Two pilot projects were conducted one in 2016 and the other in 2018. The first pilot was small scale within 5 housing associations. While there was strong interest from tenants only 6% of eligible customers made an application and 60% of those dropped out during the process.
The second pilot was more substantial and focussed on the Midlands. When the evaluation was completed, over 9,000 applications led to fewer than 2,000 sales. The survey estimates that the “propensity to buy nationally was calculated at 6.3%”, this would equate to a potential of around 160,000 buyers (compared to the 2.5million figure being trumpeted in the Daily Mail and some other newspapers).
The pilot had a cost to Government of £124m (£119m in discounts and £5m in administration) which equates to a cost of £66,000 per property to the taxpayer, suggesting a national sales project of 160,000 would cost around £10bn.

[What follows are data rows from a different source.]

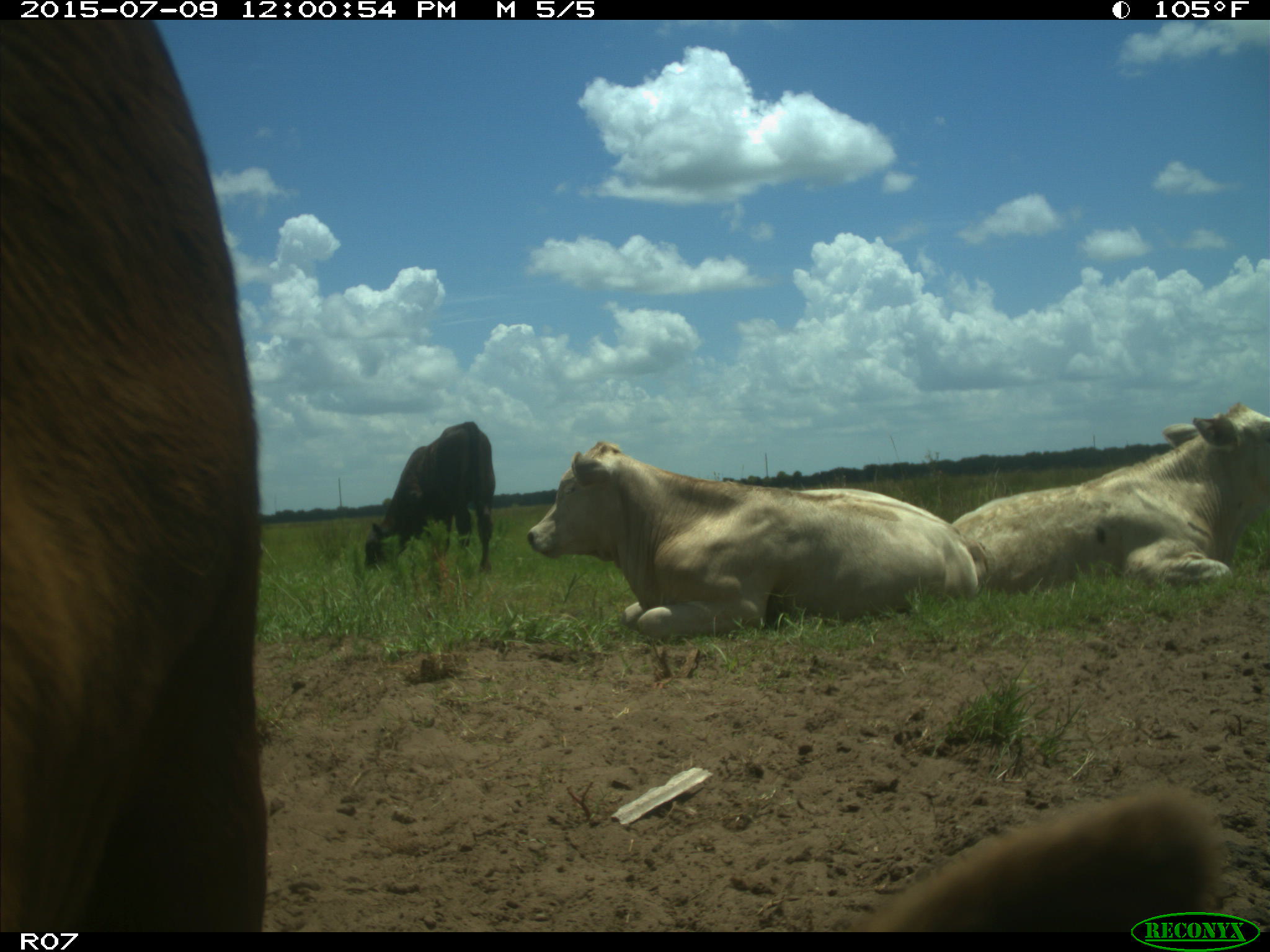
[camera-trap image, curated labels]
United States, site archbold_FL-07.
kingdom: Animalia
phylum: Chordata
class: Mammalia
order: Artiodactyla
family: Bovidae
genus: Bos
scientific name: Bos taurus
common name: domestic cow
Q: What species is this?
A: Bos taurus (domestic cow).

This is a significant amount of money and could be significantly more, given the increase in house prices and that the Midlands prices may be lower than the average across the country, given the large proportion of housing association homes located in London and the South East.

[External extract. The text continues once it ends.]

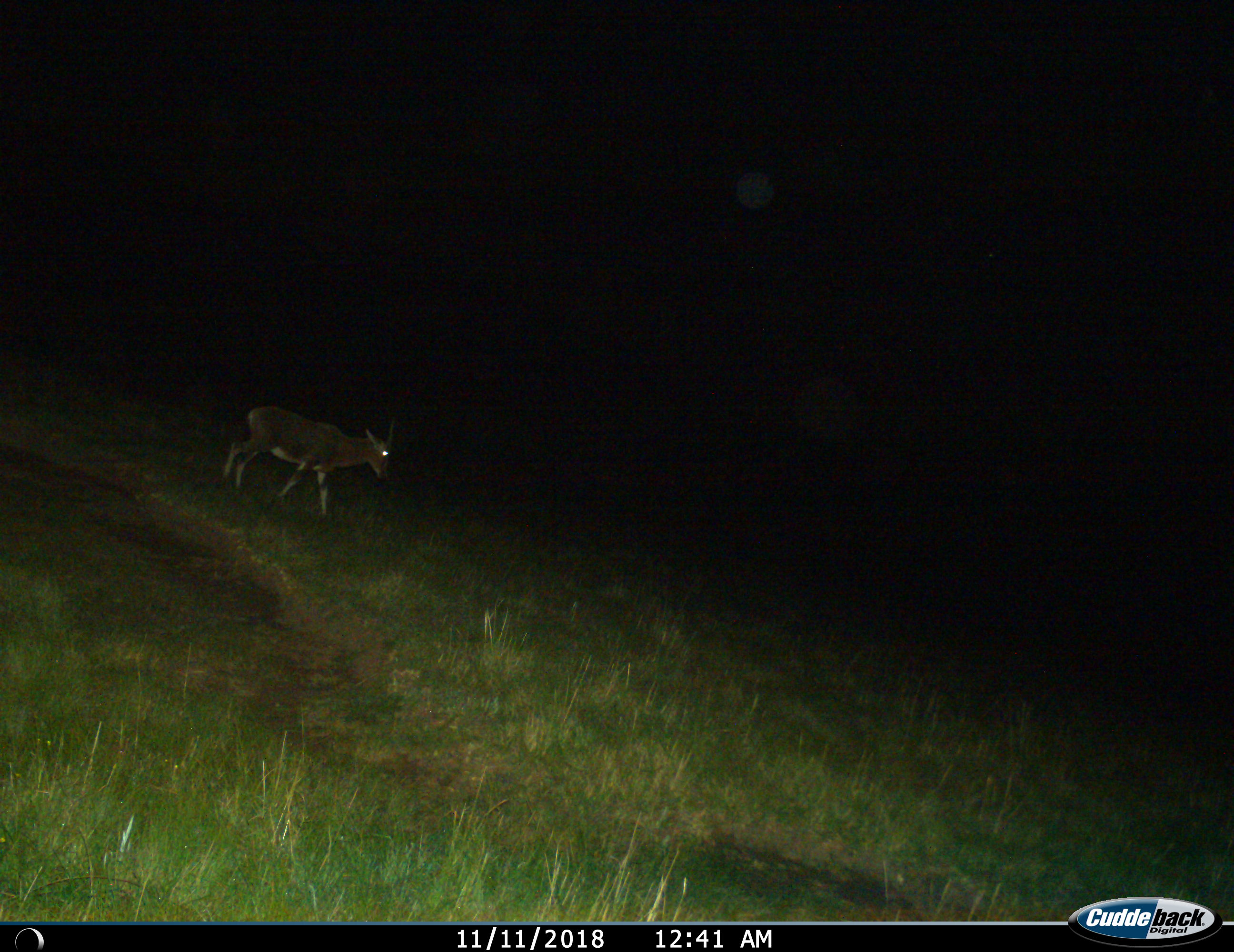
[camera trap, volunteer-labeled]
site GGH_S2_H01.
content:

One of the key battlegrounds for this policy is whether the homes sold can be replaced. The finding of the study was that the money received by associations was only 70% the amount needed to build a replacement. Therefore a 1-4-1 replacement could require an added £3bn in Government grant, if land could be found to build the replacement homes on. Furthermore, the social rented homes were replaced with smaller properties, and often properties with higher affordable rents, or shared ownership, only 42% of replacements were at social rents. Most associations also said that it would take around 3 years to replace a home slightly at odds with Michael Gove’s claim on Good Morning Britain that the homes bought under the scheme would be replaced “Instantly”.
There is also the obvious issue of the cost-of-living crisis. As more people can’t afford to heat and eat, and inflation rises further, it is unlikely that people in social housing have the spare cash to fund even a five percent deposit to purchase a home. Yes, many people are paying more in rent than they would on a mortgage, but they almost exclusively live in the private rented sector, a sector excluded from any right to buy proposals.
There is no doubt that the government is committed to increasing home ownership. However, the right to buy is yet another demand side measure which fails to deal with the underlying lack of supply across the housing market and will lead to a reduction in the valuable resource of social homes. If the Prime Minister really wanted to deal with our housing crisis, he needs to build more social homes, not force the sell off the ones we have.